Tra due giorni Israele va alle urne per la quinta volta in tre anni. Dai sondaggi più recenti emerge che il blocco di Benjamin Netanyahu avrebbe una risicata maggioranza su quello di Yair Lapid, che negli ultimi giorni ha però migliorato la propria posizione. Il partito di Naftali Bennett e Ayelet Shaked, Yamina, non passerebbe la soglia di sbarramento: il bacino elettorale di Yamina si è sentito tradito dalla decisione di entrare nella coalizione con i partiti di sinistra, e ritorna a preferire il Likud o la lista della destra religiosa, che è una coalizione di tre partiti capeggiati da Itamar Ben-Gvir, Betzalel Smotrich e Avi Maoz. Itamar Ben-Gvir ha giocato la campagna elettorale sulla preservazione della natura ebraica nello Stato di Israele e sulla sicurezza, accusando i partiti arabi di giustificare il terrorismo. I tentativi di entrare nel mainstream della politica israeliana non hanno per ora successo. La campagna elettorale ha fatto emergere che lo stesso Ben-Gvir è stato condannato in passato per appoggio a un’organizzazione terroristica e per incitamento all’odio. L’insistenza sulla questione della sicurezza è anche oggetto di un duello elettorale: Itamar Ben-Gvir non ha fatto l’esercito, mentre Betzalel Smotrich ha fatto un servizio militare abbreviato – non una cosa di cui vantarsi in Israele, dove la sicurezza è una questione centrale.
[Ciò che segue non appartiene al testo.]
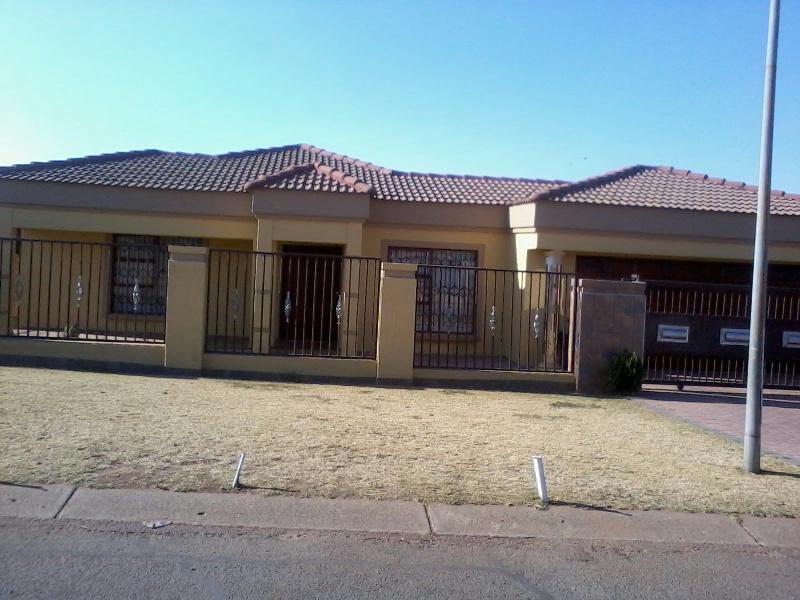 Vacant Land Pam Golding Properties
Viste le posizioni estremiste dei leader, Netanyahu è stato ben attento a non apparire in pubblico con nessuno di loro, nemmeno per le foto degli eventi elettorali, in modo da non dare l’idea di una comunanza ideologica. La sinistra rimane con 4-5 seggi ciascuno per il Labor e per Meretz, per cui molti votano affinché rimanga alla Knesset. Benché molti fedeli di Meretz siano lontani dalla direzione che il partito ha preso con la nuova leadership, i cui valori sionisti sono spesso messi in discussione, altri continuano a votare Meretz perché rimanga alla Knesset, rappresentando una colonna storica nella politica israeliana.

Il pubblico arabo è ampiamente deluso dai risultati dell’esperimento politico dell’attuale coalizione, appoggiata dal partito islamista Ra’am. Varie iniziative di organizzazioni giovanili hanno iniziato delle campagne per convincere gli arabi ad andare a votare, in un clima di delusione e percezione di marginalizzazione. Alle scorse elezioni i due principali partiti, la lista di Ra’am e quella di Hadash (il partito arabo-ebraico di ispirazione socialista) si erano battute con una campagna elettorale sentita e piena di dibattiti. Ora gli spiriti si sono calmati e l’entusiasmo si è spento.
Gli ultimi successi dell’attuale coalizione sono stati raggiunti proprio nelle ultime settimane di governo: il colpo inflitto al gruppo terroristico “La tana dei lupi” e l’accordo con il Libano. Da mesi Israele opera nell’area di Nablus, con operazioni militari mirate. In agosto è emerso un nuovo gruppo terroristico, i “Leoni di Nablus”, fondato da attivisti delle Brigate dei Martiri di Al-Aqsa (l’ala armata di Fatah) e orientato all’unione nazionale. Il gruppo non appartiene a nessuna organizzazione politica e comprende attivisti idi diverse ideologie. Anche il logo dei “Leoni” ricorda le simbologie di Fatah e Hamas, con la cupola d’oro contornata da due fucili che sovrastano la scritta “Tana dei Leoni”.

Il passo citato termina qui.